Last night, I read an article in AdAge about how both Google and Facebook were staking their respective futures on mobile, and how mobile was increasingly becoming the foundation of their efforts.
Since 2005, when I started working with The Marksmen, developing applications that could be accessed and utilized from mobile devices (it all started with the Treo), I knew that mobile represented the future of computing.
Notice I said “computing” as opposed to content consumption or the internet, because with the advent of the smartphone, there are fewer and fewer things that one can do exclusively on a PC that can’t be done on a mobile device.
From there it was DOT.TUNES, the first mobile application developed for the iPhone BEFORE the release of the iPhone SDK, which allowed users to remotely access their entire iTunes library directly from their mobile devices (even if it wasn’t an iPhone – holla!).
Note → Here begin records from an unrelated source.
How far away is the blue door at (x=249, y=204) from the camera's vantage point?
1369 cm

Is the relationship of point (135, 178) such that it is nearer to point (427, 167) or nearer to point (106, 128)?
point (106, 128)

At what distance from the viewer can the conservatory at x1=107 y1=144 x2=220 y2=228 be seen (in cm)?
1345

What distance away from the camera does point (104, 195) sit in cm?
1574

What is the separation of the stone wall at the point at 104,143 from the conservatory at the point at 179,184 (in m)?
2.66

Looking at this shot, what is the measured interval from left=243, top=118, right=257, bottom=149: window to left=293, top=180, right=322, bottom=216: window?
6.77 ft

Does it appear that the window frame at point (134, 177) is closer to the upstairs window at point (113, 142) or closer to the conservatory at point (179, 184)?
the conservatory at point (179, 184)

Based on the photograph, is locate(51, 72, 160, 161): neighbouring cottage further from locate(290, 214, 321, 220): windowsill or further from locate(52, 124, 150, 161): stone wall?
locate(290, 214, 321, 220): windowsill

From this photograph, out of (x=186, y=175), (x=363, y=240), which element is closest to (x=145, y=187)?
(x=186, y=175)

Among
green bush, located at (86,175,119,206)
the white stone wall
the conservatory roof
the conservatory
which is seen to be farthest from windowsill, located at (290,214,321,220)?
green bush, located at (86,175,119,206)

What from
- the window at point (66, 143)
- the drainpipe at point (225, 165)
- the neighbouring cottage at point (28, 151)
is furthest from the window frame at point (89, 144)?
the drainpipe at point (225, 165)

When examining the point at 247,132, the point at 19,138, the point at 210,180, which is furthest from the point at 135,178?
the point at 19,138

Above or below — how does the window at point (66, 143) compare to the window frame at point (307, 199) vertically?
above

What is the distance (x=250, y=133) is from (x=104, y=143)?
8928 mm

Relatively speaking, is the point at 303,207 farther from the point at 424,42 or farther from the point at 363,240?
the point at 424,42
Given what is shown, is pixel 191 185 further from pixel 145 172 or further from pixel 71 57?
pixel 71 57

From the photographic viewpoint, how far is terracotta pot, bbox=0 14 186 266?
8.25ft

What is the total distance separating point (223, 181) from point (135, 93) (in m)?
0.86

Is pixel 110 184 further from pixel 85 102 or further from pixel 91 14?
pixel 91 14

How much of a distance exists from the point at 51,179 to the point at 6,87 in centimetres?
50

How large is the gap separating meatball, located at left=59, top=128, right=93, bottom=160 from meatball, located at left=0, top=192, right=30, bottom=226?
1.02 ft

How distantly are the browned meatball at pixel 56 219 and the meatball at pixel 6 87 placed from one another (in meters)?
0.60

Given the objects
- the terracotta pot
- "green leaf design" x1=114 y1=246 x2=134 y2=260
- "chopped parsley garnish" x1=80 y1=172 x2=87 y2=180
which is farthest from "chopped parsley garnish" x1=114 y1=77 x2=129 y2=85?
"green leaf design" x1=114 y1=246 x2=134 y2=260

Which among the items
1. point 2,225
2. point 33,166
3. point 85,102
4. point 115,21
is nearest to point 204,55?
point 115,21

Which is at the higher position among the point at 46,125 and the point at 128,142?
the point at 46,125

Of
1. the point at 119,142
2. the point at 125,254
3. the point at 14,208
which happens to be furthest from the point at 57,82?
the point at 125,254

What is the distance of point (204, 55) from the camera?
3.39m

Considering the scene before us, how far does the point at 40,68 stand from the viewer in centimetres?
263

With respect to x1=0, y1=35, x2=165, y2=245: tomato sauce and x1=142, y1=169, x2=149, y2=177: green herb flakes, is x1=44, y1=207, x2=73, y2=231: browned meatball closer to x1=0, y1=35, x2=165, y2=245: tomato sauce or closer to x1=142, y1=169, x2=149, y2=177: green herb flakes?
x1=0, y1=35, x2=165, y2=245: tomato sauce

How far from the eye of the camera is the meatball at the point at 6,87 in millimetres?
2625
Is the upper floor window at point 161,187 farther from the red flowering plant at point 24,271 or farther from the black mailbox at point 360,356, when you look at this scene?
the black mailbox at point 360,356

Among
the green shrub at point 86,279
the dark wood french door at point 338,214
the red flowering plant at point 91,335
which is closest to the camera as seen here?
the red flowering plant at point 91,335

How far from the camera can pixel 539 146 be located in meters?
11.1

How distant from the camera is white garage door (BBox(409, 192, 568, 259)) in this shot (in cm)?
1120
I even did a stint at MX Telecom (now OpenMarket), one of the largest mobile aggregators in the world, to learn about the ins-and-outs of the mobile industry, from the perspective of the underlying technology behind SMS/MMS/PSMS/Wap, mobile billing, etc.
Ever since, I have been preaching about the importance of mobile to anyone who would listen.
I tell virtually all the clients I consult, that they need to adopt a mobile strategy.
Set up a basic SMS service.
Create a brand specific mobile app.
Do anything to incorporate some mobile elements to your brand identity or risk going the way of the dinosaur.
I’m saying, if Google and Facebook are banking so heavily on it, doesn’t it seem to make good business sense?
They’re only multi-billion dollar companies.
Clearly, there is some wisdom to their actions.
Recently, I’ve been speaking with Sergio Lilavois, one of the founding partners of WeHarlem, an interactive e-community for those that live, work or socialize in Harlem.
WeHarlem has launched several innovative initiatives directed squarely at harnessing and applying the power of mobile devices.
They have a social media website, WeHarlem.com, which links residents and local businesses.
One of the most valuable features of WeHarlem’s mobile app, is the Wi-Fi locator, which enables users to find Harlem businesses offering free Wi-Fi in their establishments.
WeHarlem’s strategy involves providing Harlem residents and businesses with bi-directional utility, generating foot-traffic, loyalty and retention.
We’re in discussions right now to help bring businesses even deeper into the fold, by offering services to enable them to more closely connect with their target audiences using mobile and social media technology.
There have been other shining moments, when the strategies I propose actually gain a foothold.
Vincent Morgan, for example, knew immediately that he wanted it all, a mobile version of his primary website and an SMS alert service.
Although he failed in his efforts to dethrone Charles Rangel, he succeeded in rewriting the way candidates utilize the web, social media and mobile in their campaigns.
Anyway, the AdAge article renewed my passion for evangelizing mobile and I will continue to preach the value of mobile to all who will listen!